Die Gerechtigkeit, die Gott uns gibt. 3,21-5,21.

Indem Gott Jesus in den Tod gegeben hat, der Sünde zur Verdammung und den Sündern zur Erlösung, hat er ein rechtfertigendes Urteil über uns kundgethan, das uns aller Sünde los und ledig spricht und alles uns zuerkennt, was ein Gerechter vor Gott sein soll und haben kann. Uns liegt nur ob, die Gnade Jesu als wahr und gültig hinzunehmen. Glauben wir ihm, dann ist Gottes Urteil für uns wirksam und kräftig und wir sind gerechtfertigt. 3, 21-31.

Nun ist nach der Schrift Gottes Verheißung den Kindern Abrahams gegeben; eben deshalb wird sie durch den Glauben unser Besitz. Denn Abraham hat die Gerechtigkeit nicht durch eignes Wirken, sondern durch Glauben als Geschenk der Gnade empfangen. 4,1-8.

Deshalb werden die Beschnittenen genau eben so wie die Unbeschnittenen nur im Glauben Abrahams Söhne, 4,9-12, wie denn Gott nicht durch das Gesetz, sondern durch freie Verheißung und Zusage den Kindern Abrahams sein Reich zugeteilt hat. 4,13-16.

Was aber wahrer Glaube ist, das läßt sich an Abraham sehen, der sich selbst für tot und doch als Vater vieler Völker betrachtete, weil er die Zusage Gottes fest ergriff. Nicht anders hat der Glaubende im Blick auf den auferstandenen Christus die Gerechtigkeit und das Leben zu erfassen als ihm geschenkt mitten in der Sünde und im Tod. 4, 17-25.

Damit ist aus unserm Verhältnis zu Gott jede Trübung und Störung verschwunden. Der Friede mit ihm ist gefunden, die Hoffnung entsprungen mit ihrem gewissen, freudigen Ruhm; denn die Liebe Gottes ist erlebt. Das läßt uns auch dem Gerichte Christi mit Zuversicht entgegengehn. 5,1-11.

EINGABEDATEN:

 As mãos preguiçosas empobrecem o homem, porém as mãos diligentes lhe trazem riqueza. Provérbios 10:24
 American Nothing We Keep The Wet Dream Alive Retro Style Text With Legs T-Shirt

...

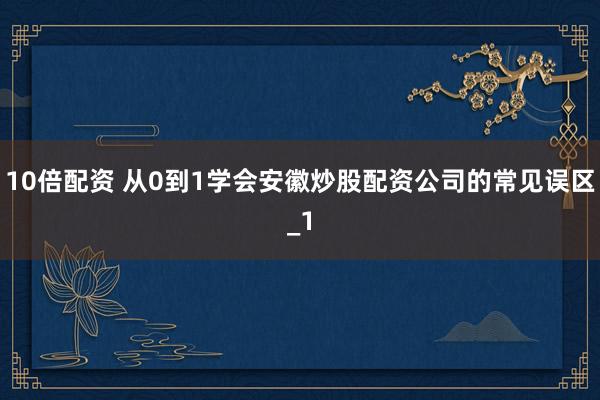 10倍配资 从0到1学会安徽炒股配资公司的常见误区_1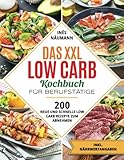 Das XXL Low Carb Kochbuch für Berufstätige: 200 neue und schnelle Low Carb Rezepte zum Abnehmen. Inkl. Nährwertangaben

* * *

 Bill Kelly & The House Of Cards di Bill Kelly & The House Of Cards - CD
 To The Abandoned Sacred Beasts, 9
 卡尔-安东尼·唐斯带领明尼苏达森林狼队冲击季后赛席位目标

ZU ERLEDIGENDE AUFGABEN:
- a) Schreiben Sie aus dem Textauszug über die Gerechtigkeit von Gott den Abschnitt von "Die Gerechtigkeit, die" bis "gerechtfertigt. 3, 21-31." unverändert ab.
- b) Beantworten Sie zum Textauszug über die Gerechtigkeit von Gott diese Fragen:
(i) Wodurch hat Abraham die Gerechtigkeit empfangen?
(ii) Wodurch hat Gott den Kindern Abrahams sein Reich zugeteilt?
(iii) Was ist aus unserem Verhältnis zu Gott verschwunden?
- c) Führen Sie den Textauszug über die Gerechtigkeit von Gott im Anschluss an seinen letzten Satz weiter.

LÖSUNGEN JE AUFGABE:
- a)
Die Gerechtigkeit, die Gott uns gibt. 3,21-5,21.

Indem Gott Jesus in den Tod gegeben hat, der Sünde zur Verdammung und den Sündern zur Erlösung, hat er ein rechtfertigendes Urteil über uns kundgethan, das uns aller Sünde los und ledig spricht und alles uns zuerkennt, was ein Gerechter vor Gott sein soll und haben kann. Uns liegt nur ob, die Gnade Jesu als wahr und gültig hinzunehmen. Glauben wir ihm, dann ist Gottes Urteil für uns wirksam und kräftig und wir sind gerechtfertigt. 3, 21-31.

- b)
(i) Nicht durch eignes Wirken, sondern durch Glauben als Geschenk der Gnade.
(ii) Nicht durch das Gesetz, sondern durch freie Verheißung und Zusage.
(iii) Jede Trübung und Störung.

- c)
So entspricht das Werk Jesu der Wirkung, die von Adam ausgeht. Wie durch dessen Fall Sünde und Tod mit königlicher Macht alle beherrschten, ebenso, ja noch vielmehr ist in Christi Gehorsam Gerechtigkeit und Leben in wirksamer Kraft für alle gegeben. 5,12-19.

Das Gesetz überwindet die von Adam ausgehende Sündenkette noch nicht, macht sie vielmehr erst recht fest. Und dennoch dient auch das Gesetz der Gnade Gottes, weil das göttliche Erbarmen an der Tiefe des Falls zu seiner königlichen Kraft erwächst. 5,20-21.

Durch diesen Blick in die göttliche Weltregierung ist der Glaube als deren Ziel und Ende dargethan. Sind wir durch Adam in die Sünde und den Tod versetzt und durch Christus in die Gerechtigkeit und das Leben gestellt, so haben wir von uns selber abzusehn, und dafür der Gabe Christi mit freudigem Dank gewiß zu sein. Damit ist der bisherige Beweis für des Glaubens Grund und Hecht zu seinem Schluß und Ruhepunkt gelangt.

Doch nun tritt erst noch die einschneidende Hauptfrage auf: bewährt sich die im Glauben enthaltene Gerechtigkeit auch im Leben und Handeln? oder läßt sie die Sünde ungebrochen, fördert sie dieselbe vielleicht sogar?

Die Erneuerung, die der Glaube dem Menschen bringt. 6-8.

Mit dem Begehren zu sündigen hat der Glaube nichts gemein, weil ja Jesus der Sünde wegen starb, der Glaubende aber Jesu Tod als für ihn geschehen bejaht. So ist er miteingeschlossen in den Tod und das Leben Jesu und hiedurch der Sünde abgestorben, und sein Beruf besteht einfach darin, bei der Erstorbenheit für die Sünde, die er im Glauben besitzt, immer wieder festzustehn. 6,1-14.

Das ist Freiheit vom Gesetz aber diese führt nicht zur Freiheit für die Sünde; denn wer der Gerechtigkeit gehorcht, der wird innerlich fest an sie gebunden und ihr Knecht. 6,15-23.

Auch ist es nicht eine eigenmächtige That, wenn wir uns vom Gesetz lösen, sondern wir sind nach der Regel, daß der Tod der Herrschaft des Gesetzes ein Ende macht, durch Christi Tod göttlich giltig von ihm frei gemacht, damit wir Gott leben. 7,1-6.

Solcher Befreiung vom Gesetz bedürfen wir. Dasselbe spricht allerdings nur den heiligen und geistlichen Willen Gottes aus, bringt aber eben deshalb nur Sünde in uns hervor. Mit seiner Forderung reizt und weckt es die fleischliche Begier, die in uns ist, und die uns um's Leben bringt. 7,7-13.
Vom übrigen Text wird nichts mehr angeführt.